◆ WHAT YOU WILL DO ◆
Whenever a line contains the string "display", copy it out of the entries.

[EXERCISE INPUTS Boundary: Start]

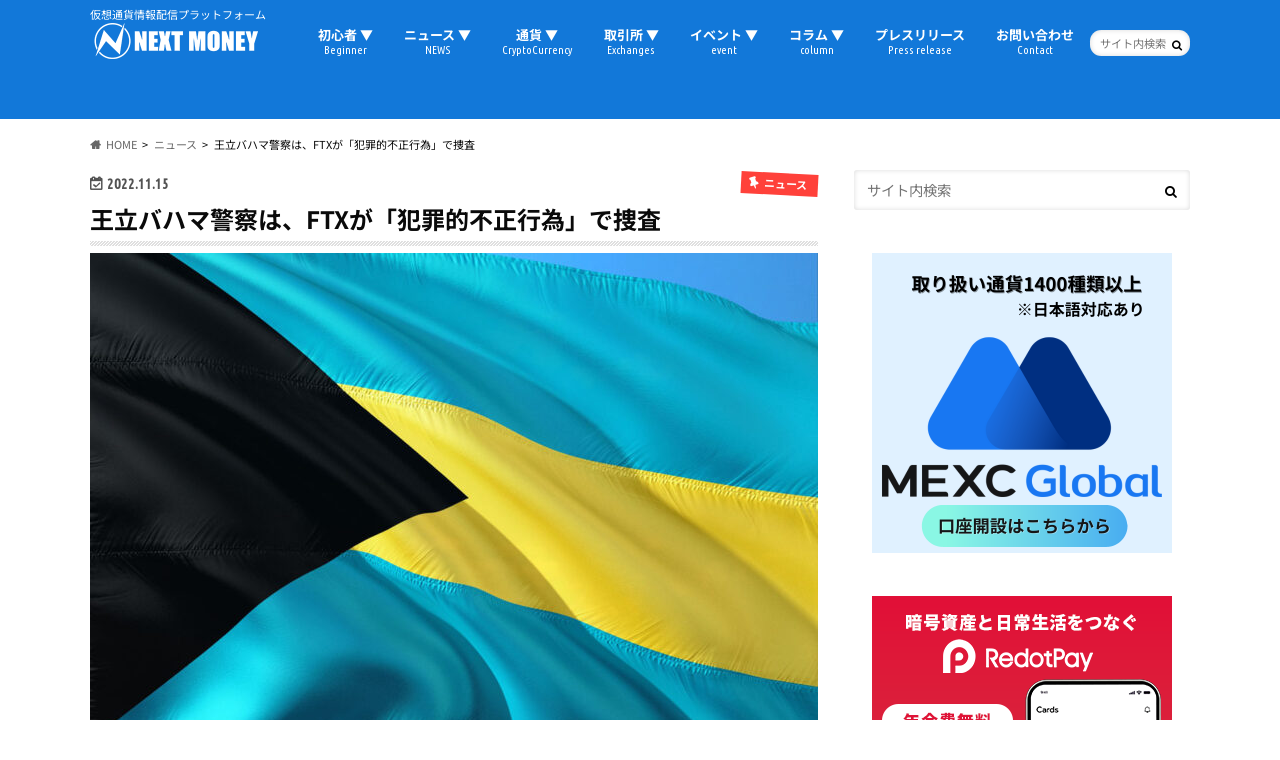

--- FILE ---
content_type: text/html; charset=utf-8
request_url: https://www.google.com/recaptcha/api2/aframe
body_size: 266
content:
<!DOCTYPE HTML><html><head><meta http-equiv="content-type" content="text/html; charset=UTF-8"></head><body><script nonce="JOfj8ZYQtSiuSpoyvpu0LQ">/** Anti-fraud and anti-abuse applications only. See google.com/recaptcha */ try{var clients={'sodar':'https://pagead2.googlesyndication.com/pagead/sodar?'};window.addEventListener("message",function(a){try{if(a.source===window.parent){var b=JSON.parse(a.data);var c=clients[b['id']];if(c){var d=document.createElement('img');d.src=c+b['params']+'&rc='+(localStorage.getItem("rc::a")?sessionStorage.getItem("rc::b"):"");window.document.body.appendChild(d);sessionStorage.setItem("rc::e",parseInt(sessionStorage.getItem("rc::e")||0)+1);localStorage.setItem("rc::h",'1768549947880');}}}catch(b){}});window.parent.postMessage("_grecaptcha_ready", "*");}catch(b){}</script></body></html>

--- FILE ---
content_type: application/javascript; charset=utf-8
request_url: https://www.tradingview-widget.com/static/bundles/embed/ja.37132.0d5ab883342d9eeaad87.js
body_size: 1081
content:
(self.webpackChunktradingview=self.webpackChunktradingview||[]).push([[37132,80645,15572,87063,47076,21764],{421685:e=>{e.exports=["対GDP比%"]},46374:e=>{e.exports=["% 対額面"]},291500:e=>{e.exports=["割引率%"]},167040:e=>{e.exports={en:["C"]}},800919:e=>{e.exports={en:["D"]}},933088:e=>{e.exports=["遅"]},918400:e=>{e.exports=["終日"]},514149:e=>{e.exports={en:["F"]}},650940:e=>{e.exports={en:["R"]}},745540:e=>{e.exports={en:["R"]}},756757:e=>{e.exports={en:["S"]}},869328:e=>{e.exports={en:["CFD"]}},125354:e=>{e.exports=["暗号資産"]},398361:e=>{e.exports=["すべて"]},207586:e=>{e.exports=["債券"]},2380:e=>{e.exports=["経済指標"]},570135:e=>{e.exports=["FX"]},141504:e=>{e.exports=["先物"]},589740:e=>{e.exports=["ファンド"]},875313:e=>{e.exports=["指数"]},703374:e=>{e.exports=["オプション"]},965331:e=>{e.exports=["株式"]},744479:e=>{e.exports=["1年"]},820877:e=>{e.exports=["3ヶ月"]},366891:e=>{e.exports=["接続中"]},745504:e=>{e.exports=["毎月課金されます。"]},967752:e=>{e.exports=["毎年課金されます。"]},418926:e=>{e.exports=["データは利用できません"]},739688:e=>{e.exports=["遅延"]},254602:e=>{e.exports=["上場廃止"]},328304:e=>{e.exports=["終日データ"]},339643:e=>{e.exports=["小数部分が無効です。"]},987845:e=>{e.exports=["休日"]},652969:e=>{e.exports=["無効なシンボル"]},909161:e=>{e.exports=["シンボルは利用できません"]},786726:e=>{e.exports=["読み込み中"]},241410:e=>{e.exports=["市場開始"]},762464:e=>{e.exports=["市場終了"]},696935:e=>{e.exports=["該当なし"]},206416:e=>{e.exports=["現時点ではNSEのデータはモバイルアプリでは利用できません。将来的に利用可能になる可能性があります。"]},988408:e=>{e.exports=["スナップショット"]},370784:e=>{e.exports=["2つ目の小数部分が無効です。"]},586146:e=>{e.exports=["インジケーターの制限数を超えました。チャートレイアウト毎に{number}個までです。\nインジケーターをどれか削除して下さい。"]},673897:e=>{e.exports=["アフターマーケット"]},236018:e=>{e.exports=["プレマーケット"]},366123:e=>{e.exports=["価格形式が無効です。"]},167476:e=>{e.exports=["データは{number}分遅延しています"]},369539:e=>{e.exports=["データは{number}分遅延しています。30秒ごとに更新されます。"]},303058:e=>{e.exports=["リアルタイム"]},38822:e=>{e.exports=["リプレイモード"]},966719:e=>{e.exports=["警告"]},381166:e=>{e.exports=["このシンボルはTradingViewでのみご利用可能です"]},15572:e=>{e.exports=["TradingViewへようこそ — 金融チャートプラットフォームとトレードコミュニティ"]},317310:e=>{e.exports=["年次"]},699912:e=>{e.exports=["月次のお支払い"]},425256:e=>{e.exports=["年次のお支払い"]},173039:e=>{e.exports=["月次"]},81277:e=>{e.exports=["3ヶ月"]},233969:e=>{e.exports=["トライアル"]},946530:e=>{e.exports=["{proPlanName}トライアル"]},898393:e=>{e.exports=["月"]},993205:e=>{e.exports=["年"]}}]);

[EXERCISE INPUTS Boundary: End]
[EXERCISE INPUTS Boundary: Start]

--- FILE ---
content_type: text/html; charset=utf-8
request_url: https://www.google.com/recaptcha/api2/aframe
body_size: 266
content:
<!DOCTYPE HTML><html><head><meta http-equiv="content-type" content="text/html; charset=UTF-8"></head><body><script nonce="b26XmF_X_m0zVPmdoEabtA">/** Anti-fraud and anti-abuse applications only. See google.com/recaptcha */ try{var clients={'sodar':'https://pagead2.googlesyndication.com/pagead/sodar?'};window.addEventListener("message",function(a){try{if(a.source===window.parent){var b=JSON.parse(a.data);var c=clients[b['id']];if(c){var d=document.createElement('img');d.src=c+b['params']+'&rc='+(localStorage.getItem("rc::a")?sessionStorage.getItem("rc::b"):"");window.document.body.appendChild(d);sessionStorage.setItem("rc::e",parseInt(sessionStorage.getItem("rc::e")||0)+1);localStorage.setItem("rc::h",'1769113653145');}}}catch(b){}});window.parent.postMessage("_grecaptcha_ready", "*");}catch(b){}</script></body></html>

[EXERCISE INPUTS Boundary: End]
[EXERCISE INPUTS Boundary: Start]

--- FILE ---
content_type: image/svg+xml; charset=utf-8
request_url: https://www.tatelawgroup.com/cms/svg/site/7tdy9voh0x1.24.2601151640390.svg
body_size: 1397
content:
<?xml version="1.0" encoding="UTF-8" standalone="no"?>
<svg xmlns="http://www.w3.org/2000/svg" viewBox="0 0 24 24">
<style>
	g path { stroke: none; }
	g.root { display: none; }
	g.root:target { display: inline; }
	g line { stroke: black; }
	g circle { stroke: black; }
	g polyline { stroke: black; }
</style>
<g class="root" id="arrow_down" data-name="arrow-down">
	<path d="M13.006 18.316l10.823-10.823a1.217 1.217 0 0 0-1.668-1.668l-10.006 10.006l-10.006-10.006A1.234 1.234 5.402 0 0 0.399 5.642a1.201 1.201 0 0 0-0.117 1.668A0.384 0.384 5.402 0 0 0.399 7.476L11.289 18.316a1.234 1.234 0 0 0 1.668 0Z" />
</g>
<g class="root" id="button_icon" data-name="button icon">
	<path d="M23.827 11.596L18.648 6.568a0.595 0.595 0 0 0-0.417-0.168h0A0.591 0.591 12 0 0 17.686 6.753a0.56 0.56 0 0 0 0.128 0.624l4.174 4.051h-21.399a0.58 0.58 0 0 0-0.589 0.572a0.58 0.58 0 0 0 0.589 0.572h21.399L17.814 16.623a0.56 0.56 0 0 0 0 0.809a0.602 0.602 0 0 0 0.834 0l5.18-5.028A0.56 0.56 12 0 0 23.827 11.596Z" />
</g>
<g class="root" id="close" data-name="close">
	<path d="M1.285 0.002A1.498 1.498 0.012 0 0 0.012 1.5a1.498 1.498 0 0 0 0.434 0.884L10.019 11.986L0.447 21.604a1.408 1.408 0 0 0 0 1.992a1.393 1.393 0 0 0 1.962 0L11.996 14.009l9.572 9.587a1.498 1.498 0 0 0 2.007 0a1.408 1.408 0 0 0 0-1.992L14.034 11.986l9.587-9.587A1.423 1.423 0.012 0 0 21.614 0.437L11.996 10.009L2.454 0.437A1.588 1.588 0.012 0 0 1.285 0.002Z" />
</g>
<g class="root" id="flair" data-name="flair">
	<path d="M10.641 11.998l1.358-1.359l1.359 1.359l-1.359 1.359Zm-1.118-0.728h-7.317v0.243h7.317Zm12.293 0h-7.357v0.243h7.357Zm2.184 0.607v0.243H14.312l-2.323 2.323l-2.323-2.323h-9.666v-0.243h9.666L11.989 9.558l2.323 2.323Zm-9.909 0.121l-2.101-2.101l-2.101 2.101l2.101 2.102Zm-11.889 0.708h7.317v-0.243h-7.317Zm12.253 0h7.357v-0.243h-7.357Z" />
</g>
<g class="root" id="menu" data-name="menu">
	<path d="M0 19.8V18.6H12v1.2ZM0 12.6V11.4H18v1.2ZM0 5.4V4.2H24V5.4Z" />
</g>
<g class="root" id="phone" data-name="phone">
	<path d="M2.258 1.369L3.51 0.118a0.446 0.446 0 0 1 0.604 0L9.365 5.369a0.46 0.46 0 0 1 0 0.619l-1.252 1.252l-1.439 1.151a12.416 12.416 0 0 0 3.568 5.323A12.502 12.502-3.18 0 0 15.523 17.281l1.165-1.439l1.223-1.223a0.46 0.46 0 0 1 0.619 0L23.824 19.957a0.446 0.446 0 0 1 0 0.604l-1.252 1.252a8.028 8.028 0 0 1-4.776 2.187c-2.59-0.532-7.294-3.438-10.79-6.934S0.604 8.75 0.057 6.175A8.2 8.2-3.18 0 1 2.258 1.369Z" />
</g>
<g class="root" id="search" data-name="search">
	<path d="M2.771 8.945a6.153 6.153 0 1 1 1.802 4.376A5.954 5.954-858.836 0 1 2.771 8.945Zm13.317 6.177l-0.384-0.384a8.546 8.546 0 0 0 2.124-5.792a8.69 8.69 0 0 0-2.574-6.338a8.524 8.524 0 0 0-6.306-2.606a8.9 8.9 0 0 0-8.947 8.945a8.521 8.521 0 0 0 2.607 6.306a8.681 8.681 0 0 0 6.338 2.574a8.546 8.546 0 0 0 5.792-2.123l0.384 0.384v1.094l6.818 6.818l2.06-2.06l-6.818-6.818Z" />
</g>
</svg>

[EXERCISE INPUTS Boundary: End]

◆ REPLY ◆
	g.root { display: none; }
	g.root:target { display: inline; }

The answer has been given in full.